** Text segment follows **
Progress DataDirect for JDBC for Apache Spark SQL

    An asterisk (*) indicates support that was added in a hotfix or software patch subsequent to a release.

    Refer to the following resources for additional information:

    • Product Compatibility Guide: Provides the latest data source and platform support information. 
    • Fixes: Describes the issues resolved since general availability.  

    Version 6.0.1

    ENHANCEMENTS
    • The driver has been enhanced to comply with FIPS standards for data encryption. As part of this enhancement, the driver was tested with FIPS 140-3 enabled using a Red Hat OpenJDK 21 on a Red Hat Universal Base Image 9 instance. Refer to FIPS (Federal Information Processing Standard) for details.*
      Available: 1/31/2025 | 6.0.1.001186
    • The driver has been enhanced to allow you to override the default value of the User-Agent header when required by a service. Using the new UserAgent property, you can specify the string value of the User-Agent header to be used in HTTP requests.

      Available: May 2023 | 6.0.1.000623

      For details, refer to UserAgent.
    • The driver has been enhanced to include timestamp in the Spy and JDBC packet
      logs by default. If required, you can disable the timestamp logging by
      specifying the following at connection: For Spy logs, set
      spyAttributes=(log=(file)Spy.log;timestamp=no) and for JDBC packet logs,
      set ddtdbg.ProtocolTraceShowTime=false.
** End of Text segment **
** Information supplied follows **
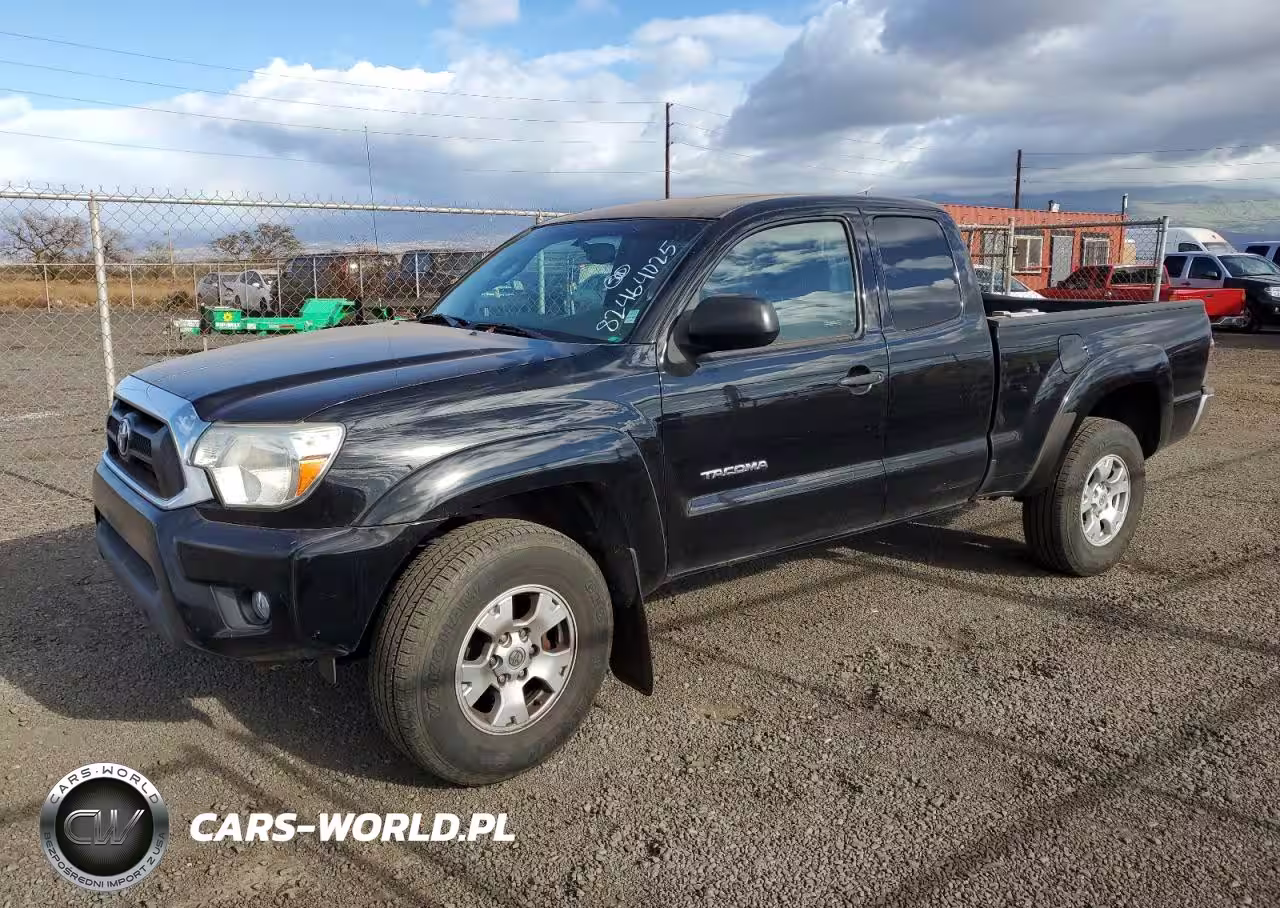 2013 Toyota Tacoma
** End of Information supplied **
:: Problems and tasks ::
1. Can you give the stretch of the Spark SQL driver release notes from "An asterisk (*)" through "since general availability." again, with "hotfix" replaced by "maintenance update"?
2. Could you write the next part of the Spark SQL driver release notes, picking up where they stop?

:: List of answers ::
1.
An asterisk (*) indicates support that was added in a maintenance update or software patch subsequent to a release.

    Refer to the following resources for additional information:

    • Product Compatibility Guide: Provides the latest data source and platform support information. 
    • Fixes: Describes the issues resolved since general availability.

2.
    • Interactive SQL for JDBC (JDBCISQL) is now installed with the product. JDBCISQL is a command-line interface that supports connecting your driver to a data source, executing SQL statements and retrieving results in a terminal. This tool provides a method to quickly test your drivers in an environment that does not support GUIs.*
    • The driver has been enhanced to support the Statement.cancel API, which allows you to cancel running queries. The Statement.cancel API is supported only on Apache Spark SQL 2.0 and higher.*
    • The driver has been enhanced to support the Binary data type for Apache Spark SQL 2.0 and higher, including the following two new connection properties:*
      • MaxBinarySize allows you to specify the maximum length of fields of the Binary data type that the driver describes through result set descriptions and metadata methods.
      • BinaryDescribeType allows you to specify whether Binary columns are described as VARBINARY or LONGVARBINARY.
      For details, MaxBinarySize and BinaryDescribeType.
    • The driver has been enhanced to support HTTP mode, which allows you to access Apache Spark SQL data stores using HTTP/HTTPS requests. HTTP mode can be configured using the new TransportMode and HTTPPath connection properties. For details, refer to TransportMode and HTTPPath.*
    • The driver has been enhanced to support cookie based authentication for HTTP connections. Cookie based authentication can be configured using the new EnableCookieAuthentication and CookieName connection properties. For details, refer to EnableCookieAuthentication and CookieName.*
    • The driver has been enhanced to support the Decimal and Varchar data types. For details, refer to Data Types.
    • The ArrayFetchSize connection property has been added to the driver to improve performance and reduce out of memory errors. ArrayFetchSize can be used to increase throughput or, alternately, improve response time in Web-based applications. For details, refer to ArrayFetchSize.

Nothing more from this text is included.